• PROBLEM DESCRIPTION: Your answer must be the lines from the first one in the material through the line with "Tough-1 Horse Hoof Leveler", retyped exactly and with no pictures.

• DATA FOR THE TASK:
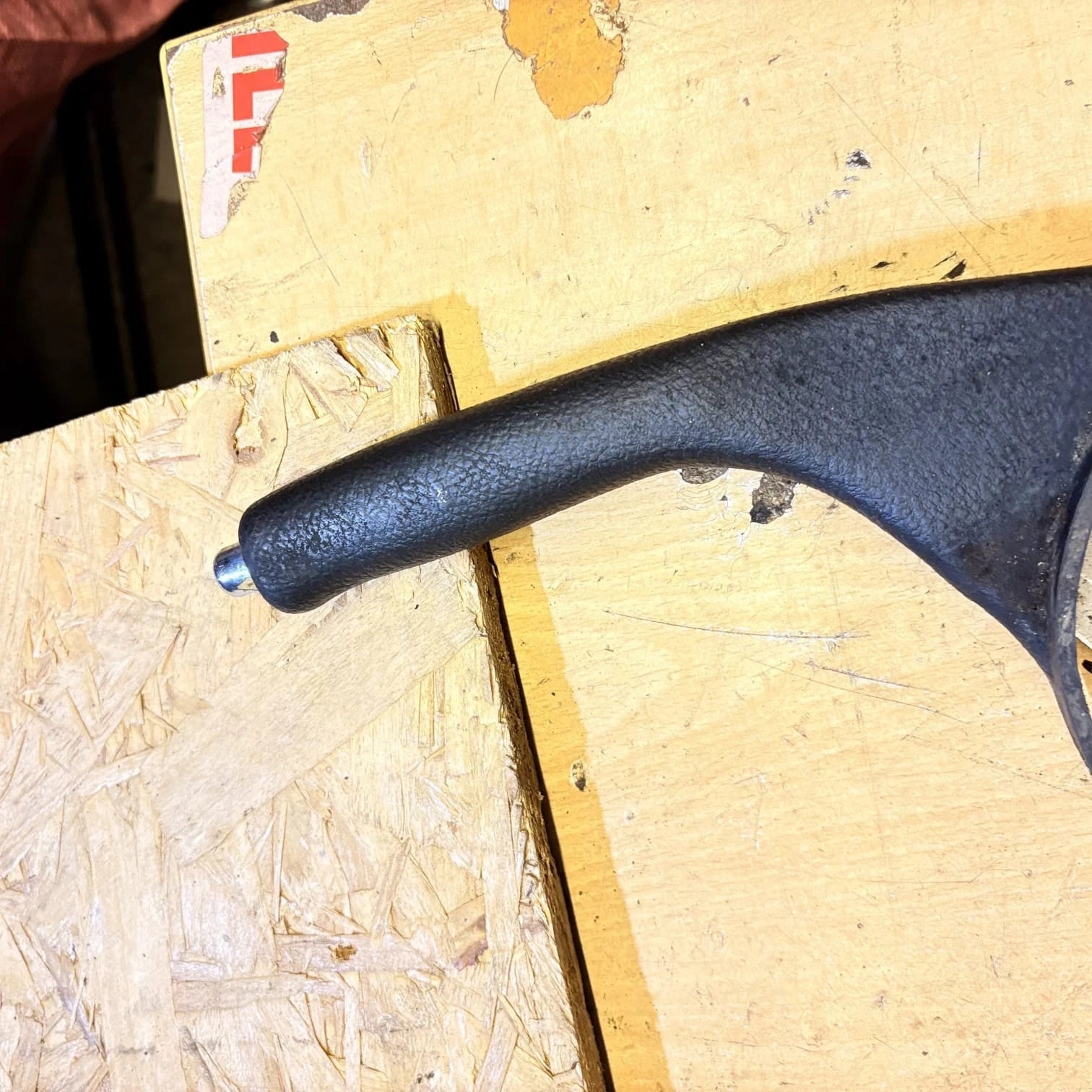 Hand Brake Lever for Toyota Corolla Verso UK1600446-30 2004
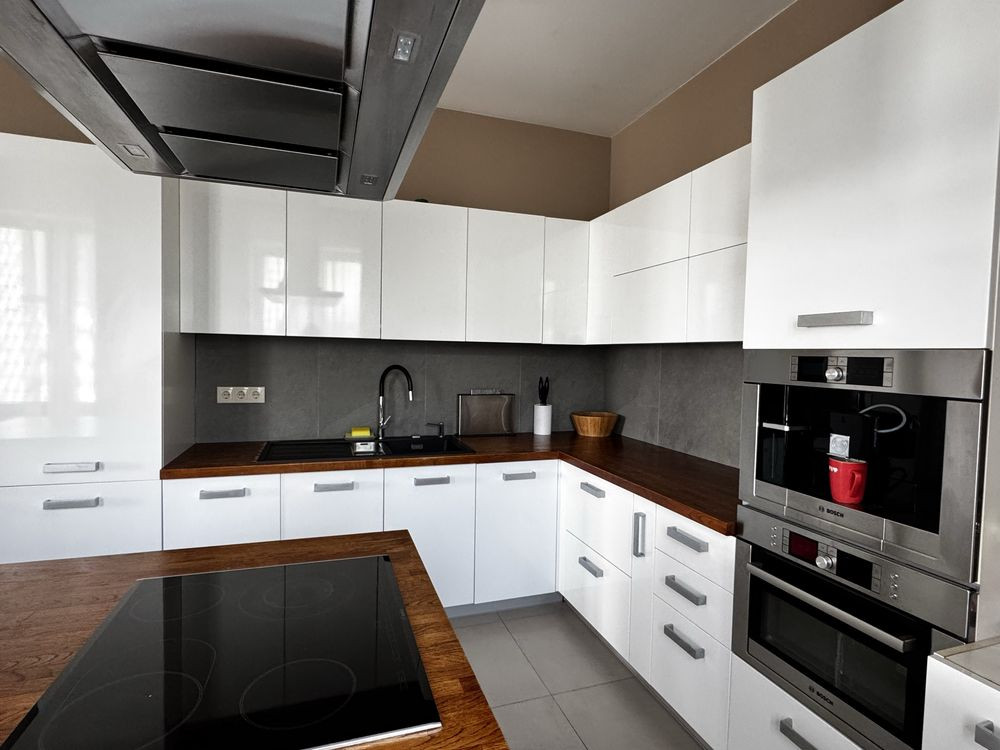 Продаж Квартира 3-кімнатна, 3/5 поверх на Лисичанська вул., д. 29 Kiev - photo 2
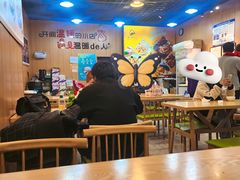 -津门炒饭王(天佑城店)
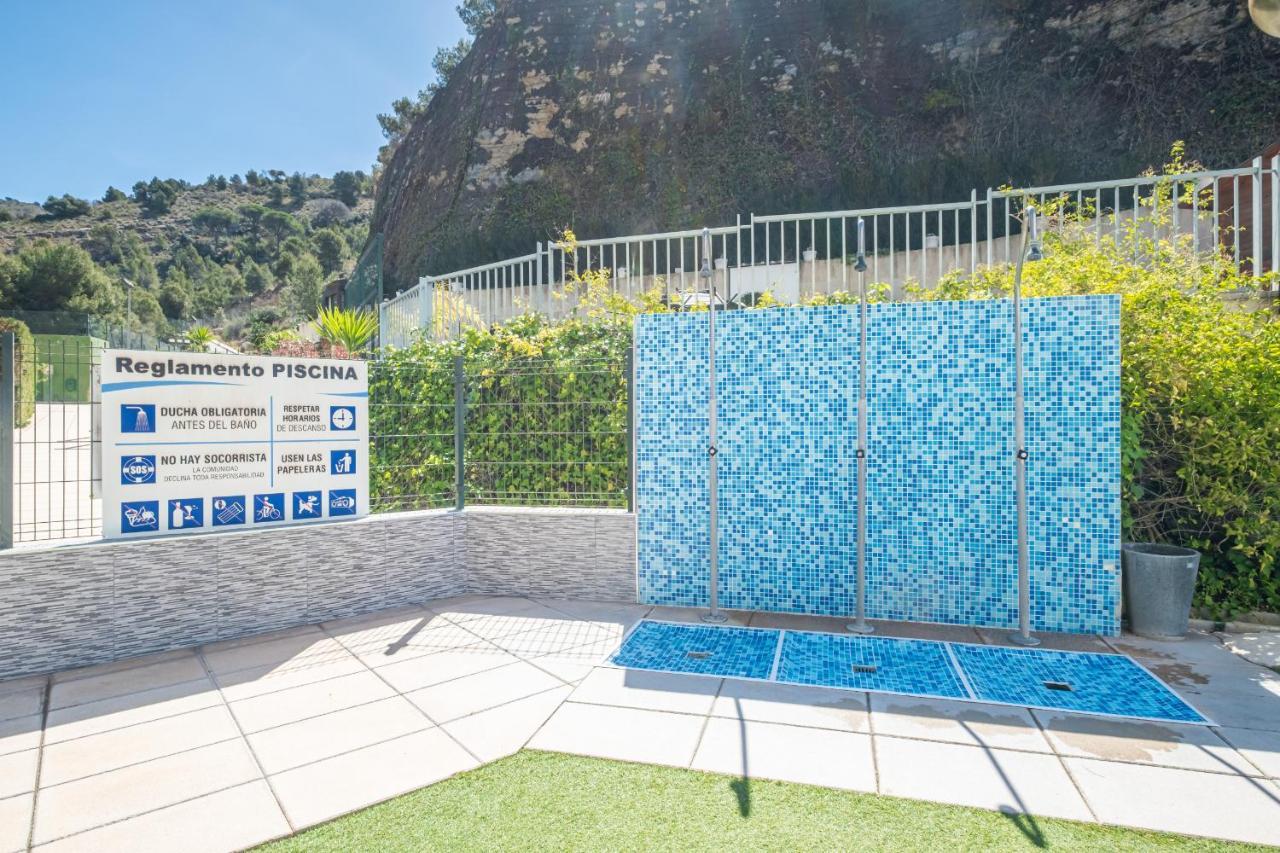 Mirador Mediterraneo 15-e Levante Apartamento *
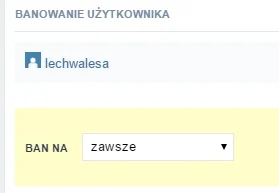 Moderacja - Tak blisko, a jednak tak daleko.

#afera #moderacja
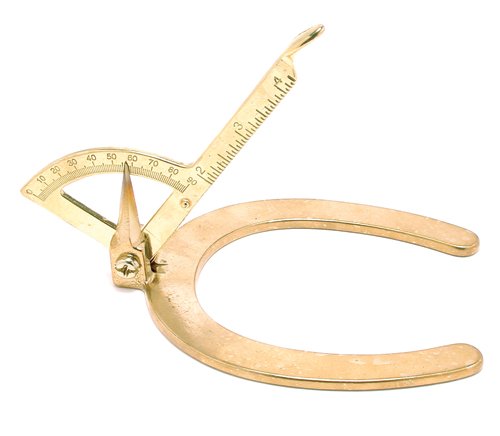 Tough-1 Horse Hoof Leveler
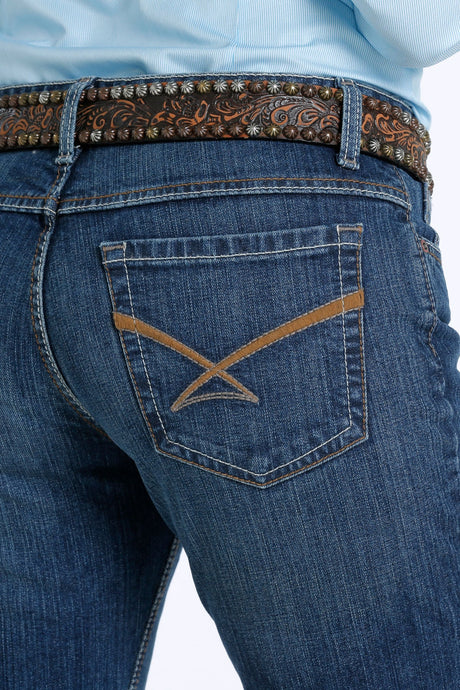 Cinch Womens Kylie Jean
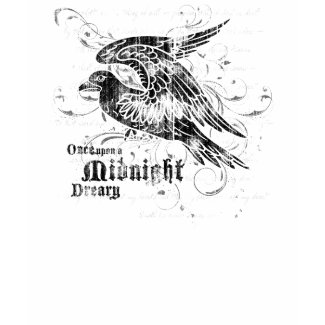 Raven Men's Light Shirt shirt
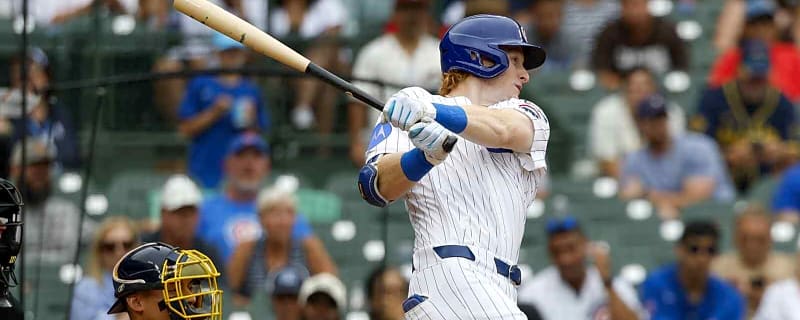 Marlins prospect traded for Edward Cabrera dishes honest opinion on joining Miami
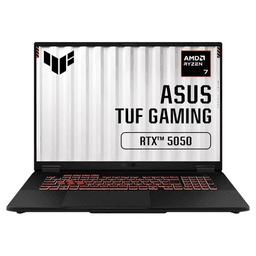 에이수스 2025 TUF 게이밍 A18 라이젠7 라이젠 200 시리즈 지포스 RTX 5050, 예거 그레이, 512GB, 16GB, Free DOS, FA808UH-S8030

• EXERCISE OUTPUT:
 Hand Brake Lever for Toyota Corolla Verso UK1600446-30 2004
 Продаж Квартира 3-кімнатна, 3/5 поверх на Лисичанська вул., д. 29 Kiev - photo 2
 -津门炒饭王(天佑城店)
 Mirador Mediterraneo 15-e Levante Apartamento *
 Moderacja - Tak blisko, a jednak tak daleko.

#afera #moderacja
 Tough-1 Horse Hoof Leveler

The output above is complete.